McFarland’s reference to Nixon’s actions, however, suggests a problem that goes well beyond the Logan Act. Nixon’s efforts to scuttle a possible peace deal in Vietnam to boost his election chances shows the importance of the ideas underlying the law: Presidential candidates should not mess with foreign policy or seek foreign governments’ help for electoral gain. The Logan Act was just one component of America’s founders’ efforts to prevent foreign influence in US elections. In his farewell address, George Washington warned that partisanship “opens the door to foreign influence and corruption.”
McFarland was interviewed as part of Mueller’s investigation into Russian interference in the 2016 election. Mueller found that Trump’s presidential campaign in some cases welcomed Russian help and “expected it would benefit electorally from information stolen and released through Russian efforts.” Many Trump defenders have shrugged off that finding and also dismissed the import of Trump’s efforts to pressure Ukraine to announce investigations that would benefit him in the 2020 election. While McFarland’s statements about Flynn’s calls relate to contacts that came after Trump’s election victory, her remarks are part of that broader campaign by the president’s supporters to downplay the significance of his aides’ secret dealings with foreign powers. And it is jaw-dropping that McFarland cited Nixon’s act of betrayal to justify the Trump team’s conduct.

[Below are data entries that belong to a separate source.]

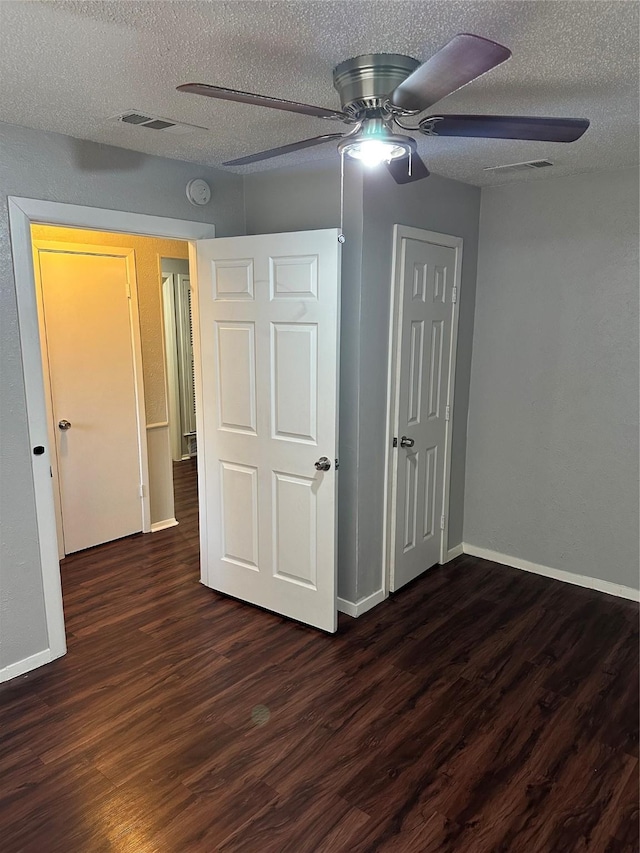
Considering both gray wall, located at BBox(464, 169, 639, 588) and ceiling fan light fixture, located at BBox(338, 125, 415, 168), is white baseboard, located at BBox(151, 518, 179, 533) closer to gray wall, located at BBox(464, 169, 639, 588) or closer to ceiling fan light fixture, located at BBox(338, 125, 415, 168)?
gray wall, located at BBox(464, 169, 639, 588)

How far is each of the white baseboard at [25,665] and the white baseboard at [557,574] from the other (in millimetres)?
2650

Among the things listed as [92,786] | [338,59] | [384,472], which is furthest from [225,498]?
[338,59]

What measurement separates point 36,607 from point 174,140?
86.2 inches

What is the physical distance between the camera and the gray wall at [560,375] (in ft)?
10.5

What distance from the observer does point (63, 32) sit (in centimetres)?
149

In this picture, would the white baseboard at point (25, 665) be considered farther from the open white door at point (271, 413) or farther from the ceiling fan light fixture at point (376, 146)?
the ceiling fan light fixture at point (376, 146)

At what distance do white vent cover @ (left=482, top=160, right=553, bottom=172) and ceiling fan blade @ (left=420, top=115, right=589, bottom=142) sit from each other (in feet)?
4.52

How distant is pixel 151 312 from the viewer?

After Nixon’s election, allegations about his campaign’s interference in the peace talks quickly emerged, though Nixon’s direct involvement was not yet known. At the time, “everyone agreed it was a bad thing,” Farrell notes. Even Nixon said so. Though he always denied interfering in talks, he said in a 1977 interview, “I couldn’t have done that in conscience.”
Farrell said that for McFarland to cite Nixon’s actions to argue, in effect, that “everybody does this” shows “how radically our norms have been trashed.”
“If there was one thing that any American agreed on during the Cold War, it’s that our ballots are sacred,” Farrell said. “And the idea that you are going to have foreign powers interfering, or that a person would go overseas and recruit foreign interference, would be outrageous.”